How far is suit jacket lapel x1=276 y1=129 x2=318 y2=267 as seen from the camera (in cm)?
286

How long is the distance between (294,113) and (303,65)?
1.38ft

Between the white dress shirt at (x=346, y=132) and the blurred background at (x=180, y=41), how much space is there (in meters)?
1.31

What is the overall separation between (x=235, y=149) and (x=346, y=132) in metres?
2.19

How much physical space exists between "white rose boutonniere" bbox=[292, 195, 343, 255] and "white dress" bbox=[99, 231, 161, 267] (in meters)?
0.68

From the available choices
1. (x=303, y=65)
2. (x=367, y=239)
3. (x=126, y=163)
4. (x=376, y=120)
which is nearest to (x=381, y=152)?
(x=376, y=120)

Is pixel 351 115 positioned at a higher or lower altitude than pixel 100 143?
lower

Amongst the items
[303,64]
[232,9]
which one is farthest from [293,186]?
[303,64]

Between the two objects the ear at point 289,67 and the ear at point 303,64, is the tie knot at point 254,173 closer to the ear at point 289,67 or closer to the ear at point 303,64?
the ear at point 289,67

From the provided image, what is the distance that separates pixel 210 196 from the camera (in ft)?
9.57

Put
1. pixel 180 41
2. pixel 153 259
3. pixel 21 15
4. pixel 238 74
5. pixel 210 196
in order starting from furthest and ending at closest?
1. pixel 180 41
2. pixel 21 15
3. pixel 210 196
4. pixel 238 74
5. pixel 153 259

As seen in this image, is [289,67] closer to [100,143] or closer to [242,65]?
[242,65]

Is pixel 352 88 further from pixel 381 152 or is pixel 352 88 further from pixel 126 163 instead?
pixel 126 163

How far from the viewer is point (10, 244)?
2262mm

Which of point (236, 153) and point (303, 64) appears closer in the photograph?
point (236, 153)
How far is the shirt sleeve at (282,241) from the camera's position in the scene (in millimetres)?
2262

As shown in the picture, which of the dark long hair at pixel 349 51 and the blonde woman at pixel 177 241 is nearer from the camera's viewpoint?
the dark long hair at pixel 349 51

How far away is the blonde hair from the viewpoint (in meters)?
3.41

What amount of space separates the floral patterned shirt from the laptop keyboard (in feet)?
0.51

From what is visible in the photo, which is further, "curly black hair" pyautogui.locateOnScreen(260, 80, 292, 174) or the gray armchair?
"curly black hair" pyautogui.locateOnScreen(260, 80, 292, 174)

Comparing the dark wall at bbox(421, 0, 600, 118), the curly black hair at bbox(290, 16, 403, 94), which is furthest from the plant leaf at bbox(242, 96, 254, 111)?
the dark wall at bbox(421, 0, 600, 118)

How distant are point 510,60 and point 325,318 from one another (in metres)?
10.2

_DIRECTIONS FOR THIS TASK_
Could you update all the rows above, replacing every "closer" with "nearer" and leaving everything else unchanged?

_RESULT OF THIS EXERCISE_
How far is suit jacket lapel x1=276 y1=129 x2=318 y2=267 as seen from the camera (in cm)?
286

How long is the distance between (294,113) and (303,65)?
1.38ft

Between the white dress shirt at (x=346, y=132) and the blurred background at (x=180, y=41), how much space is there (in meters)?
1.31

What is the overall separation between (x=235, y=149) and (x=346, y=132) in metres?
2.19

How much physical space exists between "white rose boutonniere" bbox=[292, 195, 343, 255] and "white dress" bbox=[99, 231, 161, 267] (in meters)?
0.68

From the available choices
1. (x=303, y=65)
2. (x=367, y=239)
3. (x=126, y=163)
4. (x=376, y=120)
which is nearest to (x=381, y=152)?
(x=376, y=120)

Is pixel 351 115 positioned at a higher or lower altitude than pixel 100 143?
lower

Amongst the items
[303,64]
[232,9]
which one is farthest from [293,186]?
[303,64]

Between the two objects the ear at point 289,67 and the ear at point 303,64, is the tie knot at point 254,173 nearer to the ear at point 289,67 or nearer to the ear at point 303,64?
the ear at point 289,67

From the provided image, what is the distance that separates pixel 210 196 from the camera (in ft)?
9.57

Put
1. pixel 180 41
2. pixel 153 259
3. pixel 21 15
4. pixel 238 74
5. pixel 210 196
in order starting from furthest and ending at closest?
1. pixel 180 41
2. pixel 21 15
3. pixel 210 196
4. pixel 238 74
5. pixel 153 259

As seen in this image, is [289,67] nearer to [100,143] or nearer to [242,65]?
[242,65]

Is pixel 352 88 further from pixel 381 152 or is pixel 352 88 further from pixel 126 163 instead?
pixel 126 163

How far from the viewer is point (10, 244)?
2262mm

Which of point (236, 153) and point (303, 64) appears nearer in the photograph?
point (236, 153)
How far is the shirt sleeve at (282,241) from the camera's position in the scene (in millimetres)?
2262

As shown in the picture, which of the dark long hair at pixel 349 51 and the blonde woman at pixel 177 241 is nearer from the camera's viewpoint?
the dark long hair at pixel 349 51

How far away is the blonde hair from the viewpoint (in meters)?
3.41

What amount of space separates the floral patterned shirt from the laptop keyboard (in feet)?
0.51

From what is visible in the photo, which is further, "curly black hair" pyautogui.locateOnScreen(260, 80, 292, 174) or the gray armchair?
"curly black hair" pyautogui.locateOnScreen(260, 80, 292, 174)

Comparing the dark wall at bbox(421, 0, 600, 118), the curly black hair at bbox(290, 16, 403, 94), which is furthest from the plant leaf at bbox(242, 96, 254, 111)?
the dark wall at bbox(421, 0, 600, 118)

How distant are point 510,60 and point 325,318 from one another (in metres)?
10.2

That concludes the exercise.